As soon as they had eaten the lamb with the bread and the bitter herb, Jesus filled the common cup for the third time and gave it to the Apostle nearest Him, "Drink ye all of It; for this is my blood of the new testament, which is shed for many." (Matt. 26:28)

His blood, mixed with sweat, had not yet fallen on the ground, under the olives, and had not yet dropped from the nails upon Golgotha. But His desire to give life with His life, to redeem with His suffering all the sorrows of the world, to transmit at least a part of His substance to His immediate heirs; this desire to give Himself up wholly for those whom He loves is so great that from this moment on, He feels the immolation complete and the gift possible. If bread is the body, blood is in a certain sense the soul. The Lord said to Noah: "But flesh with the life thereof, which is the blood thereof, shall ye not eat." (Gen. 9:4) With blood as visibly representing life, the God of Abraham and of Jacob had established the covenant with His own people. When Moses had received the law, he had sacrificed oxen, took half of the blood and put it in basins, and half of the blood he sprinkled on the altar: "And Moses took the blood, and sprinkled it on the people, and said, Behold the blood of the covenant which the Lord bath made with you concerning all these words." (Exod. 24:8)

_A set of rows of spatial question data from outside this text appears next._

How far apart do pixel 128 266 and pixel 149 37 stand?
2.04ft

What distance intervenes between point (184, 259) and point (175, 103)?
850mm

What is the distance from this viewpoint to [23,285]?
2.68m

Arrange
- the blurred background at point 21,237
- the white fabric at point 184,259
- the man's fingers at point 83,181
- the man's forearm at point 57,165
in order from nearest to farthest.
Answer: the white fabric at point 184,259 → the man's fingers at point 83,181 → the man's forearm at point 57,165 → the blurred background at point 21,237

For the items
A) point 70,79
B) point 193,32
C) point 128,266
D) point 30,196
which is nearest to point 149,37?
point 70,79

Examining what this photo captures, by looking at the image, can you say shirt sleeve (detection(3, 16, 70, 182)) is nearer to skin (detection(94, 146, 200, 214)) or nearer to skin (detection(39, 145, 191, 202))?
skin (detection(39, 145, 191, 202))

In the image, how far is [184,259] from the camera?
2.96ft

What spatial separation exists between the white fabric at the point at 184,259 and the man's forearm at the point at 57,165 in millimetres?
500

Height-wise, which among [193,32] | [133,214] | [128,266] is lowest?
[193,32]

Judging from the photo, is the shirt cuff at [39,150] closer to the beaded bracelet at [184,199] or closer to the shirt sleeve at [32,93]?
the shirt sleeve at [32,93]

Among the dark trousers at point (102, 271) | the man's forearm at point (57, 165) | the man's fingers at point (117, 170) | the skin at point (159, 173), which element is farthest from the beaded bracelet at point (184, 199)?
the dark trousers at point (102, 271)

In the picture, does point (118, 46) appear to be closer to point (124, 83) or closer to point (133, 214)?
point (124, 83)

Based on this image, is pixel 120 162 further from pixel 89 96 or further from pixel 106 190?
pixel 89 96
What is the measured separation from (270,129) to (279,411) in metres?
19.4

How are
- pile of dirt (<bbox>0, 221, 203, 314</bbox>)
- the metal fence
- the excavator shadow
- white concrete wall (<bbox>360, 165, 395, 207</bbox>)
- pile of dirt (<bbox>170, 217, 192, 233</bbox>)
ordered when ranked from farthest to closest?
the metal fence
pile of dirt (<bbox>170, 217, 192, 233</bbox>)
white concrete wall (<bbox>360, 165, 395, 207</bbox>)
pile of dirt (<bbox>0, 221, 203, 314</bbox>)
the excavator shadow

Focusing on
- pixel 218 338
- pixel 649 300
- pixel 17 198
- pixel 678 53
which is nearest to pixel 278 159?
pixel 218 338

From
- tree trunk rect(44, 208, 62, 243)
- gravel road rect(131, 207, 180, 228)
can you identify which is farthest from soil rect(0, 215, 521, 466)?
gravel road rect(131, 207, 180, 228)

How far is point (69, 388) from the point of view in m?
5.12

But after a trial of many centuries, God had announced by the voice of the prophets that the Old Covenant was obliterated and abrogated, and that another was henceforth nec­essary. The blood of animals sprinkled upon stubborn heads and upon blaspheming faces had lost its virtue; another Blood, purer and more precious, was needed for the New Covenant, for the Last Covenant of the Father with His perjured children. In many ways He had already tried to lead His first-born to­wards the narrow door of salvation; the rain of fire on Sodom, the washings of the waters of the flood, the Egyptian slavery, hunger in the desert, had terrified them without reforming them.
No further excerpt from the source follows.